People value the ability to enjoy and use coastal areas for outdoors experiences. The ability to do so can be limited by lack of tourism infrastructure, contaminated waters at beaches, and lack of coastal access points. Accessing coastal areas for non extractive purposes is important to many people, including locals who build communities around beach usage, and tourists who generally aggregate near beaches.
This goal aims to capture the number of people, and the quality of their experience, visiting coastal and marine areas and attractions. Although coastal tourism industries can be important contributors to coastal economies, the tourism and recreation goal is assessed separately from its economic benefits, which are reported in the coastal livelihoods and economies goal. We include three components for this goal: number of jobs in the tourism sector, the number of days with beach closures from contaminants, and frequency of access points along the coast. This goal scores highest when tourism is abundant and the ability to consistently access the coast is high. This goal is not about the revenue or livelihoods that are generated by tourism and recreation (that is captured in the livelihoods & economies goal) but instead captures the value that people have for experiencing and enjoying coastal areas.

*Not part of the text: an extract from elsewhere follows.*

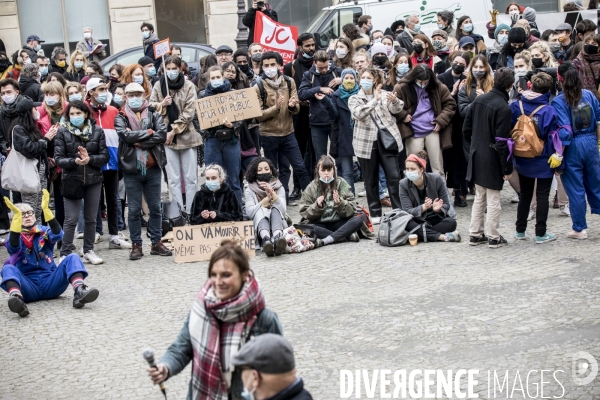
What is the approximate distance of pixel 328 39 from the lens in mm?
18297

The Tourism & Recreation goal status (\(TR\)) is equal to the geometric mean of the three layer scores: coastal access (\(c\)), beach closures (\(b\)) and jobs in tourism (\(j\)) for each region (\(i\)) and year (\(t\)). This goal is not assessed for the four offshore regions since tourism and recreation is nearly always limited to the coastal region.

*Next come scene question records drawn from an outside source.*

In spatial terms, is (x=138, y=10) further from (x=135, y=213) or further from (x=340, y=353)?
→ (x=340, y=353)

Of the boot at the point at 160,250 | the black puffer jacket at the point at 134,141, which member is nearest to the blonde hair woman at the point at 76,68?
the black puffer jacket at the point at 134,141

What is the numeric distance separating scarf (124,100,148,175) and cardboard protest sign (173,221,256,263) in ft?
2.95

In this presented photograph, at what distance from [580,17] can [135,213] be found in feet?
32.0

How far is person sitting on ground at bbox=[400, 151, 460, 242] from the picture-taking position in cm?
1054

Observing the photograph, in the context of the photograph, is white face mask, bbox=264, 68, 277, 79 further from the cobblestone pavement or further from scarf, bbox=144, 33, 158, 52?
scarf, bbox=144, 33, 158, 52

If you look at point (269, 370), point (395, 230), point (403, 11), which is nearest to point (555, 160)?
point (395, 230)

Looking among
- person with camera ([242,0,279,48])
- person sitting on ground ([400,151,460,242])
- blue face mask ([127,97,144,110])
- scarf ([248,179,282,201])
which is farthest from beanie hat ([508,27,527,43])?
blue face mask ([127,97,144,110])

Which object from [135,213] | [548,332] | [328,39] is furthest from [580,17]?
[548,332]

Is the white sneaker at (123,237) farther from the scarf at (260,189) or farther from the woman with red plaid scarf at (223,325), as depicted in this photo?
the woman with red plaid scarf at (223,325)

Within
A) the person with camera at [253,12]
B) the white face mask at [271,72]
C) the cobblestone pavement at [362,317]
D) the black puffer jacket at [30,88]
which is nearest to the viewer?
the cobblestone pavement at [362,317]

\[ TR{i,t} =100*\sqrt[3]{c_{i,t}+b_{i,t}+j_{i,t}}\]
Data description
This layer is derived from the U.S. Environmental Protection Agency (EPA) BEach Advisory and Closing Online Notification (BEACON) dataset. The most recent version (2.0) was used. The beach action (advisory and closures) dataset from the BEACON database was downloaded for all states in the assessment (ME, NY, NH, MA, RI, CT). This data contains beach-level information for closures including the length of the closure and the reson for closure. The Beach Days dataset was also downloaded and used to get an estimate of length of swim seasons.
Methods summary
We used the proportion of the swim season with beaches closed due to pathogens in the water as a proxy for the impact of pathogens in coastal waters (Clean Waters) and also as a measure of limited recreation access (Tourism & Recreation). First we looked at the average length of swim season by state using the Beach Days dataset. The season length varied from 97 to 104 so we set a single reference point as 100 days free of closures, representing the average length of the swimming season for the region.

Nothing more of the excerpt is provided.